The PRO Act Could Be a Game Changer for Academic Labor Organizing

For decades, academic workers have been subjected to both rising austerity and legal blockages to their organizing efforts. The PRO Act would allow them to fight back.

The PRO Act can tilt the balance of power away from university administrations and toward academic workers. (Jeswin Thomas / Unsplash)


Over the past few decades, both public and private universities have increasingly relied on austerity to shore up budgets, threatening job security and working conditions for academic workers across ranks. Job expectations for graduate students and postdocs have increased, while future prospects dwindle. Adjunct faculty and faculty not seeking tenure have been forced to accept higher teaching loads for lower wages and minuscule benefits. Even tenured faculty — those who have “made it” — find themselves squeezed for productivity, with teaching and service expectations rising while program and salary cuts threaten job security.

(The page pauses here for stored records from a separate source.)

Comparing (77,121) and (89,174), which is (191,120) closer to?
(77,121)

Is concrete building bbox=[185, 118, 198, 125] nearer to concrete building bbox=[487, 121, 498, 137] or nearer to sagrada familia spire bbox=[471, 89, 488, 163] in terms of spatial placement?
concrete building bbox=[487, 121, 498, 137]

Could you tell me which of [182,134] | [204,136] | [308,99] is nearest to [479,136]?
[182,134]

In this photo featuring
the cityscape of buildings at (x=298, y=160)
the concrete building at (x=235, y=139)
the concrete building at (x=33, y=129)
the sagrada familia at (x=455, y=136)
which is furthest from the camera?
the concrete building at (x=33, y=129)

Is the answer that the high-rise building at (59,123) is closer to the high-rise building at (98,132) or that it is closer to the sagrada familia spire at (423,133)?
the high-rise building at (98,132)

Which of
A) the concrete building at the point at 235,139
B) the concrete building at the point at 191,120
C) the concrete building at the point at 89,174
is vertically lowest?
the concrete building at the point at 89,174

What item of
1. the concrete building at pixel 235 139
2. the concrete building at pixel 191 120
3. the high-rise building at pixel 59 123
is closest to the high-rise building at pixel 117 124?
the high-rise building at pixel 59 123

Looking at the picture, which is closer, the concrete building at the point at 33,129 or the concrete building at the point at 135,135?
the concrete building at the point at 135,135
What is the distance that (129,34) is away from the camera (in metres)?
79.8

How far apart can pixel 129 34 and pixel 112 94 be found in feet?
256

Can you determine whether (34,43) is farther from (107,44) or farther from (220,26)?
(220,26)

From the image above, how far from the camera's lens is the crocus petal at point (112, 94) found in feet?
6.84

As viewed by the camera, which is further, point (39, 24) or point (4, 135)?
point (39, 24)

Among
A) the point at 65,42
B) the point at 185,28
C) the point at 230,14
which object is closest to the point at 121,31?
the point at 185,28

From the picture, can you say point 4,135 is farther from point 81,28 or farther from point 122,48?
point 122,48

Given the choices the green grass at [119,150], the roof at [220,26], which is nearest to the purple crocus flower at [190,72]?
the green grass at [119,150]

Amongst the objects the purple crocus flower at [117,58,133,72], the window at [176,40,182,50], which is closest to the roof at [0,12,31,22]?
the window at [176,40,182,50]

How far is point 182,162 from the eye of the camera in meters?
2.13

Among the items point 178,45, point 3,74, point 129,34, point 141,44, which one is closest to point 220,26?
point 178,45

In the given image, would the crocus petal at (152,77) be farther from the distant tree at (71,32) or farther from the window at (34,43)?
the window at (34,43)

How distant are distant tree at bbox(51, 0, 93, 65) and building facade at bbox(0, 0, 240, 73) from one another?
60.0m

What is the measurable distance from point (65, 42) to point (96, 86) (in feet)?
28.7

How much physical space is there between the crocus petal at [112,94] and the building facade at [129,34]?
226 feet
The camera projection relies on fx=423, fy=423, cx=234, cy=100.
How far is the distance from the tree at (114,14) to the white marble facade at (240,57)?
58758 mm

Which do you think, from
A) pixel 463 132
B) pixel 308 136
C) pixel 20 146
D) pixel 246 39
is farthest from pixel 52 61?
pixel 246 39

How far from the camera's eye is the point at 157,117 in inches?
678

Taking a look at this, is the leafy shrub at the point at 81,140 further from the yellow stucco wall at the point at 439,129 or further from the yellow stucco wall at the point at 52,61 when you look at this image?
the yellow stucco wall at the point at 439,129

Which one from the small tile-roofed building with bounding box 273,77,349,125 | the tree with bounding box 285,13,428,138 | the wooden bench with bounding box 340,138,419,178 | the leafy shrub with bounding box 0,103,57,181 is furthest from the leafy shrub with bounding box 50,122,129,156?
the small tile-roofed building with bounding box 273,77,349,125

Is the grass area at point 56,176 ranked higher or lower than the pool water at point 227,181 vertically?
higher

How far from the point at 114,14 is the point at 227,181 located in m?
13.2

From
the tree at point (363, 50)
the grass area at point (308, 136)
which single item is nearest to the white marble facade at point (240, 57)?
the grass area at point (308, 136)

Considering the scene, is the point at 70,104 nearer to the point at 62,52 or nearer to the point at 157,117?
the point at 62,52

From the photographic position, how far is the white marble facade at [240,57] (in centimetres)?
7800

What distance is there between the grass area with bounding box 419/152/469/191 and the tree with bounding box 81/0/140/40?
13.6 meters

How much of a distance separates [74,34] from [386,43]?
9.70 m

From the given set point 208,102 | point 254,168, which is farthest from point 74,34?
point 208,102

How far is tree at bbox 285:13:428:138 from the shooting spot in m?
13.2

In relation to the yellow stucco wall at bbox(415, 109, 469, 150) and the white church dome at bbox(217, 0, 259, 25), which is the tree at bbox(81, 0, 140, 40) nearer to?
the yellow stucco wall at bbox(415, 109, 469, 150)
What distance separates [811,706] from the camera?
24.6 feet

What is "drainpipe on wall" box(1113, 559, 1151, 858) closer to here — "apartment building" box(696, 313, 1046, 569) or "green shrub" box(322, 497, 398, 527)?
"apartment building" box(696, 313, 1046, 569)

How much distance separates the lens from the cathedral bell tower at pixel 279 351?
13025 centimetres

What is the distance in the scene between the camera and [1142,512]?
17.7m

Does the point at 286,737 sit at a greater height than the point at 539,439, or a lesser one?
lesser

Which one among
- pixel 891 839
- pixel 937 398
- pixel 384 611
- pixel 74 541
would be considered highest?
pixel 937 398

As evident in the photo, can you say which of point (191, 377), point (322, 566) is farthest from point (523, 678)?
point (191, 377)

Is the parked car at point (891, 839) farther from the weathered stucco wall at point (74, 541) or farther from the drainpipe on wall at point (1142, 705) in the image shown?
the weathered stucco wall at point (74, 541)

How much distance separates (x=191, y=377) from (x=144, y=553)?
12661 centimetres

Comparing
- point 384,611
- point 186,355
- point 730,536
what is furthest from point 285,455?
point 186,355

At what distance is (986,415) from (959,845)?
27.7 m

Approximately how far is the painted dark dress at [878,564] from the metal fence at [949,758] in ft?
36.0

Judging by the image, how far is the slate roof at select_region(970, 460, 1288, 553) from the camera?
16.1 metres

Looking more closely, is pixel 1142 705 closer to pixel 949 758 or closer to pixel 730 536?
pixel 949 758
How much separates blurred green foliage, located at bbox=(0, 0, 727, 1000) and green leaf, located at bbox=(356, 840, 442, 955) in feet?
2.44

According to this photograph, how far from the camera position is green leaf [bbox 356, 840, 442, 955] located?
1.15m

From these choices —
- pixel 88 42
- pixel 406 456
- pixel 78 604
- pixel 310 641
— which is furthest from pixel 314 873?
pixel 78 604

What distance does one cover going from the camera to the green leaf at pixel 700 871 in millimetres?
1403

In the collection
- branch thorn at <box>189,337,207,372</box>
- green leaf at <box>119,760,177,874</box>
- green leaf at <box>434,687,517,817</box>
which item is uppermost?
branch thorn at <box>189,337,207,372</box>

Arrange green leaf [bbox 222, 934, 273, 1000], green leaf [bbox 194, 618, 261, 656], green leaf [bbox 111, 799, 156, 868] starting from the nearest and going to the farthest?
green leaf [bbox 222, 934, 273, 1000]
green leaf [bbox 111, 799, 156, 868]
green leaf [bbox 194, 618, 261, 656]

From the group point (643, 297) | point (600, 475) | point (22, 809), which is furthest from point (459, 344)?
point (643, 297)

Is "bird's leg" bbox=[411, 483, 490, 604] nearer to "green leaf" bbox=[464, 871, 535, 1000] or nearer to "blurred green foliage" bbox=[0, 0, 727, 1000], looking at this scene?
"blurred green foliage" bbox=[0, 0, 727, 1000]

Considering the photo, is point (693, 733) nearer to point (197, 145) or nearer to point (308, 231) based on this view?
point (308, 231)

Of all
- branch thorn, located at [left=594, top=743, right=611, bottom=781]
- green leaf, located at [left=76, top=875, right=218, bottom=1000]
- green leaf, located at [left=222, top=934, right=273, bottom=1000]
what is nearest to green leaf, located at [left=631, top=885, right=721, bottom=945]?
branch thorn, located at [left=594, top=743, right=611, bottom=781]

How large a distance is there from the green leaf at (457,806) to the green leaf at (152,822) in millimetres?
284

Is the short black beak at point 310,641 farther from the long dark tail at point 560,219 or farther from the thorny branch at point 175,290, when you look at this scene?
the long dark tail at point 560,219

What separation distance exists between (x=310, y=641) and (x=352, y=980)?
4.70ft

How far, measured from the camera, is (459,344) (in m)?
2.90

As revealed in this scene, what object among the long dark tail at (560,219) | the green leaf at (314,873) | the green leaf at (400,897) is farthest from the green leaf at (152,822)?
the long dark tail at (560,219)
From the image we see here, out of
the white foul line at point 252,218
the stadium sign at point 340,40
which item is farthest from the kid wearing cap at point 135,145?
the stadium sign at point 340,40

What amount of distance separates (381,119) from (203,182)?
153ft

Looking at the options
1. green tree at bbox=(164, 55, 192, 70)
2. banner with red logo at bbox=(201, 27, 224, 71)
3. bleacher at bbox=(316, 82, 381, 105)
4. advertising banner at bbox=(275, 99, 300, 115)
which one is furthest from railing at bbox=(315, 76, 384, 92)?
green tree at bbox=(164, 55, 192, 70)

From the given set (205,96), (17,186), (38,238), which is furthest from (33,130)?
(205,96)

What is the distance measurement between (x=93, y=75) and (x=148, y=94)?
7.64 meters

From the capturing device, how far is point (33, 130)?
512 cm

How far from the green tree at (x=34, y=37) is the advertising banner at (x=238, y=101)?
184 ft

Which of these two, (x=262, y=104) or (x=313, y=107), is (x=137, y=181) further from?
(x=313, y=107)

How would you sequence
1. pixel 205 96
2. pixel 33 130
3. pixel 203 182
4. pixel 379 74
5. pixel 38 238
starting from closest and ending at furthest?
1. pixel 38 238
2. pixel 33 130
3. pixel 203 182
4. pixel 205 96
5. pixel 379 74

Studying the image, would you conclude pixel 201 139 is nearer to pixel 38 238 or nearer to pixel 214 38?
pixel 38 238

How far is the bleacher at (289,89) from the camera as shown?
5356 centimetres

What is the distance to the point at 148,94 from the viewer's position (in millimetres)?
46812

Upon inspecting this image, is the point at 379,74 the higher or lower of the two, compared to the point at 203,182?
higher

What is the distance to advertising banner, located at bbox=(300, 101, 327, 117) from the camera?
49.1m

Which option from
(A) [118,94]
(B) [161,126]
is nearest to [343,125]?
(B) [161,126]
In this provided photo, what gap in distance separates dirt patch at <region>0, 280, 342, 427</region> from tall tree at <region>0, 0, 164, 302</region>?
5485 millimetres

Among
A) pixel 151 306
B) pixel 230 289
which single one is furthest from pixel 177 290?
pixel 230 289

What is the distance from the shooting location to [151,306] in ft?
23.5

Throughout this big squeeze, academics have increasingly realized that their teaching and research labor produces value far beyond the wages and benefits they take home. This surplus is gobbled up by their officially not-for-profit institutions, then regurgitated largely in the forms of real estate speculation and six- or even seven-figure salaries for an ever-expanding class of administrators. In particular, graduate student workers across the country — forced into dual status as both students and workers, but whose teaching and research labor makes universities run — have recognized their vulnerability to exploitation based on real and perceived threats to career advancement for refusing to enthusiastically participate in an industry that piles on arbitrary labor while giving little in return.

In 2016, for the third time in less than two decades, the National Labor Relations Board (NLRB) decided to recognize graduate student workers at Columbia University as employees, flipping the status of workers at private universities from “just students” to “student-employees with collective bargaining rights,” an encouraging development for organizers across the country. Ongoing organizing efforts faced serious challenges during the Trump administration, with organizers fighting to keep drives alive while the anti-union Trump NLRB made explicit threats to the rights of private university graduate workers to join unions, at the same time giving universities cover to deny free and fair union recognition elections by effectively cutting workers off from the NLRB election process.